À l’occasion de l’événement Quai des Futurs en marge de VivaTech, Proparco et Digital Africa ont annoncé le lancement de deux nouveaux fonds d’investissement dédiés aux startups africaines. Objectif : structurer un accompagnement à 360° pour les jeunes pousses du continent, du pré-amorçage à la croissance

Face à un écosystème tech africain en pleine effervescence, la France renforce son engagement. Le 11 juin dernier, lors de « Quai des Futurs, » un événement consacré à la tech africaine en marge de VivaTech, le ministre français de l’Europe et des Affaires étrangères, Jean-Noël Barrot, a réaffirmé le soutien de la France à l’entrepreneuriat africain devant plus de 300 entrepreneurs du continent.
Un nouvel élan pour l’innovation « made in Africa »
C’était l’occasion pour Proparco et Digital Africa de dévoiler deux programmes d’investissement d’envergure : Choose Africa VC et Digital Africa Seed Fund, totalisant plus de 130 millions d’euros.
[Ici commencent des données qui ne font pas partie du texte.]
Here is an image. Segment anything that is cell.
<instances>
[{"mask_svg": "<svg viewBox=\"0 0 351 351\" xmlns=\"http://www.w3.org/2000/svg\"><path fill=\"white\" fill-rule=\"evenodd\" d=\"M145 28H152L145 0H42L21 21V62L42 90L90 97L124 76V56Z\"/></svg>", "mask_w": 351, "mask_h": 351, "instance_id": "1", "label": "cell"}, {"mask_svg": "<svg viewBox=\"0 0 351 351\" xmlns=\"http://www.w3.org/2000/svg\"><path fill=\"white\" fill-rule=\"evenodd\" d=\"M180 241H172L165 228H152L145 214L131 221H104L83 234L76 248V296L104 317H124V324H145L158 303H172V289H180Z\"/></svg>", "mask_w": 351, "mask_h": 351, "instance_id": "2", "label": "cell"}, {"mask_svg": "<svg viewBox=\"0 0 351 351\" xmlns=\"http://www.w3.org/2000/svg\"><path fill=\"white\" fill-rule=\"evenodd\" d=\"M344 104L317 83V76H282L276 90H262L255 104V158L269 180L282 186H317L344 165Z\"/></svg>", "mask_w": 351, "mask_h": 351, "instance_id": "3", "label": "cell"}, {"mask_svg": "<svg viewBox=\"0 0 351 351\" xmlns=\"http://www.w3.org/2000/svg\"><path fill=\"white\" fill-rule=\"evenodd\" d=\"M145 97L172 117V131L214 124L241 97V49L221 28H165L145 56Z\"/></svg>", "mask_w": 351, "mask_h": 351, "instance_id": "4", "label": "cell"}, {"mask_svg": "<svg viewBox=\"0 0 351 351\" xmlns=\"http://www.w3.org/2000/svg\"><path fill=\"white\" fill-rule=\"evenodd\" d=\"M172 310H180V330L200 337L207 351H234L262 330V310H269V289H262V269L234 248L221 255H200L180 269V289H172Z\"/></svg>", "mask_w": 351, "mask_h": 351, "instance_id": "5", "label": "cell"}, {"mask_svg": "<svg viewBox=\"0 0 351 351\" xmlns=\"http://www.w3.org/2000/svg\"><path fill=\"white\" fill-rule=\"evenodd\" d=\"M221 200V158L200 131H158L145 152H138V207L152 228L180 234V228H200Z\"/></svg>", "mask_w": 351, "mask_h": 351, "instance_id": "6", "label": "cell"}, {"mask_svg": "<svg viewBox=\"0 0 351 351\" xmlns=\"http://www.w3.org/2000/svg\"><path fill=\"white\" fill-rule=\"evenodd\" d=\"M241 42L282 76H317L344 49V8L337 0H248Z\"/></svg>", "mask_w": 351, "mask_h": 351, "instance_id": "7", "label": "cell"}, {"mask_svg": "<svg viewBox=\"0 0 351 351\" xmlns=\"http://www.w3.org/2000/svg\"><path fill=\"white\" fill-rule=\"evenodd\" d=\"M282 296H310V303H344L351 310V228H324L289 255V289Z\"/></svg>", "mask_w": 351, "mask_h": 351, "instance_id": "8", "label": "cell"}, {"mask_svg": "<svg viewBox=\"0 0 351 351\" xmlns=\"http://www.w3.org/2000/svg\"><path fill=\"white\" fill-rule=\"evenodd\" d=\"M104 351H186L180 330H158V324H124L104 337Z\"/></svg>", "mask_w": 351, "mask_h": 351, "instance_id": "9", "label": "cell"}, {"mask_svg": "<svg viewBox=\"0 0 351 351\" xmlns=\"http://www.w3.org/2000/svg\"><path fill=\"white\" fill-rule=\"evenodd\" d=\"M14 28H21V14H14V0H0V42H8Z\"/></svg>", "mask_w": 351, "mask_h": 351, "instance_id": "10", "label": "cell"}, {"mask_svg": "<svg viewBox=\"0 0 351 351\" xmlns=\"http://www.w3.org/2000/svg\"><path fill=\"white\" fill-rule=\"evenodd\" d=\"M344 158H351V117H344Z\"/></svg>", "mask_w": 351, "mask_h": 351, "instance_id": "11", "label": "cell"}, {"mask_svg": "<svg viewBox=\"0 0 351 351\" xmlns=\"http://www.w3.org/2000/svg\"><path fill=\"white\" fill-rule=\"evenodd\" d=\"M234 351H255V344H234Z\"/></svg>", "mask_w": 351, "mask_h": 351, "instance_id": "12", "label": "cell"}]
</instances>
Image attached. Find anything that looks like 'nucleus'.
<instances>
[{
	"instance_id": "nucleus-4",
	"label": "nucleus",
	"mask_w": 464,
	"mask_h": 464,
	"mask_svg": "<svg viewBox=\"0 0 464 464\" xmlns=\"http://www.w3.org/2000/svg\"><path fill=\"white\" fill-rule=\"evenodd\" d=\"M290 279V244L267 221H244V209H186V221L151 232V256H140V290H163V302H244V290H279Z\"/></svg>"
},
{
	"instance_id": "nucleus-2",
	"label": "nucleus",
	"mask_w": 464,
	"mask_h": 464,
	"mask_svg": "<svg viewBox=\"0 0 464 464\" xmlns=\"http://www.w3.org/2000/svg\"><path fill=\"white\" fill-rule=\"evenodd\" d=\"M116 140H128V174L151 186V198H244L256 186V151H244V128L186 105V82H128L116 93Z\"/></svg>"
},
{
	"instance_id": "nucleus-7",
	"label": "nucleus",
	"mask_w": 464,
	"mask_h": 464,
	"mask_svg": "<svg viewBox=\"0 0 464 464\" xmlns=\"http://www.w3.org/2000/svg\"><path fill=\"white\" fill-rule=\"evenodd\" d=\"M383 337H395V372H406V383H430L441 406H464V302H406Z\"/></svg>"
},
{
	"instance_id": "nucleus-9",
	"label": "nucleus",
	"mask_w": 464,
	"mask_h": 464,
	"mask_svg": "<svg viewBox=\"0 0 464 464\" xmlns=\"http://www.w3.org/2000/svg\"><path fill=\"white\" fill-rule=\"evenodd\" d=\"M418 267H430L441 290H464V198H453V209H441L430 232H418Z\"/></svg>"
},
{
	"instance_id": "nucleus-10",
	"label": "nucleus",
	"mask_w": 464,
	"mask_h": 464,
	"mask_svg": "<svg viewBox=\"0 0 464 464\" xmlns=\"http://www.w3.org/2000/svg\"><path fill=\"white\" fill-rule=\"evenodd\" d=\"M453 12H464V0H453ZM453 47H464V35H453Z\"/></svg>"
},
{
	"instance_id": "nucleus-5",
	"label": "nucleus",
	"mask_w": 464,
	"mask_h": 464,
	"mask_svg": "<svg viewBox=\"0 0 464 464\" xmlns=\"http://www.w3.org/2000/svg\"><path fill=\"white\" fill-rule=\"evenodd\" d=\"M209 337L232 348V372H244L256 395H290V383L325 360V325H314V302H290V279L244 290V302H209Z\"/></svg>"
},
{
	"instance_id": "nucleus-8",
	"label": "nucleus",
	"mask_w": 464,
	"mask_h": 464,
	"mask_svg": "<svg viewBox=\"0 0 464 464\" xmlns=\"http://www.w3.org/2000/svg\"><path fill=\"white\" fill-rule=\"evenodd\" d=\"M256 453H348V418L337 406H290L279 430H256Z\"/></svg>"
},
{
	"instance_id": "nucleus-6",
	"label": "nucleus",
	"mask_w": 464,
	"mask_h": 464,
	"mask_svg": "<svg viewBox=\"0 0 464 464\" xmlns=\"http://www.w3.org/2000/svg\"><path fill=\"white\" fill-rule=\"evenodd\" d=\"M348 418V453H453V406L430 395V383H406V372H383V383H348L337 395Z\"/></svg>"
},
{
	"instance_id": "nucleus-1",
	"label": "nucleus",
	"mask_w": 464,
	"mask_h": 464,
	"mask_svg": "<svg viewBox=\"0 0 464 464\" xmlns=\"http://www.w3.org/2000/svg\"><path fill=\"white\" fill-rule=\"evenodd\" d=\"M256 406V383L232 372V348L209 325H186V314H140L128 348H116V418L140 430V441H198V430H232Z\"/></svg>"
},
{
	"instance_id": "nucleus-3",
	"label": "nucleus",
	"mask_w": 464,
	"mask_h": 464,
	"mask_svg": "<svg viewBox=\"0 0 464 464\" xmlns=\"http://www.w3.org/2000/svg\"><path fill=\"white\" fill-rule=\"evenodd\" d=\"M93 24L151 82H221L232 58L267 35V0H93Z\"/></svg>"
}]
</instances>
Choose Africa VC : 104 millions d’euros pour passer à l’échelle
Fruit de l’expérience de Proparco, filiale de l’AFD, qui a déjà soutenu plus de 200 startups africaines depuis 2018, Choose Africa VC représente une nouvelle étape. Ce programme, soutenu par la Commission européenne et la France, prévoit de déployer 104 millions d’euros sur 3 à 5 ans, à destination des startups africaines en phase seed à série B, ainsi que des fonds de capital-risque qui les soutiennent.
À ces investissements s’ajoutera une enveloppe de 3,1 millions d’euros d’assistance technique, financée par la Commission européenne, pour renforcer les capacités des entreprises bénéficiaires, qu’elles soient financées directement ou via des fonds partenaires.
«L’objectif est clair : aider les entreprises de la tech africaine à passer l’échelle, à mobiliser davantage de capitaux privés et ainsi contribuer à faire émerger les champions de demain,» souligne Françoise Lombard, Directrice générale de Proparco.
Digital Africa Seed Fund : cibler les écosystèmes frontières
En complément, Digital Africa lance le Digital Africa Seed Fund, doté de 30 millions d’euros, destiné aux startups en phase d’amorçage, notamment dans les écosystèmes dits frontières, moins desservis par les circuits traditionnels du capital-risque. Le fonds prévoit d’investir dans une trentaine de startups, avec des tickets moyens de 300 000 euros.
«Ce nouveau fonds vient compléter notre dispositif existant, notamment Fuzé, et contribuera à faire émerger les futurs champions africains là où on les attend moins,» s’est félicité Grégoire de Padirac, Directeur général de Digital Africa.
Ces deux dispositifs s’inscrivent dans une stratégie globale portée par la France pour soutenir l’innovation africaine. Ce soutien repose sur un continuum d’accompagnement :
– Digital Africa se concentre sur le pré-amorçage et l’amorçage,
– Proparco intervient dès la série A jusqu’aux phases de croissance,
– L’AFD et Expertise France œuvrent à structurer les écosystèmes et renforcer les compétences locales.
Avec cette approche, la France entend renforcer les liens économiques et culturels entre les deux rives de la Méditerranée, tout en misant sur le potentiel des jeunes entrepreneurs africains comme vecteurs de transformation.
«Le futur des relations entre l’Afrique et la France passe notamment par un changement de regard,» a déclaré Jean-Noël Barrot. Une déclaration qui prend tout son sens à l’heure où les initiatives comme Choose Africa VC ou le Digital Africa Seed Fund ouvrent de nouvelles perspectives à une génération d’innovateurs en quête d’impact.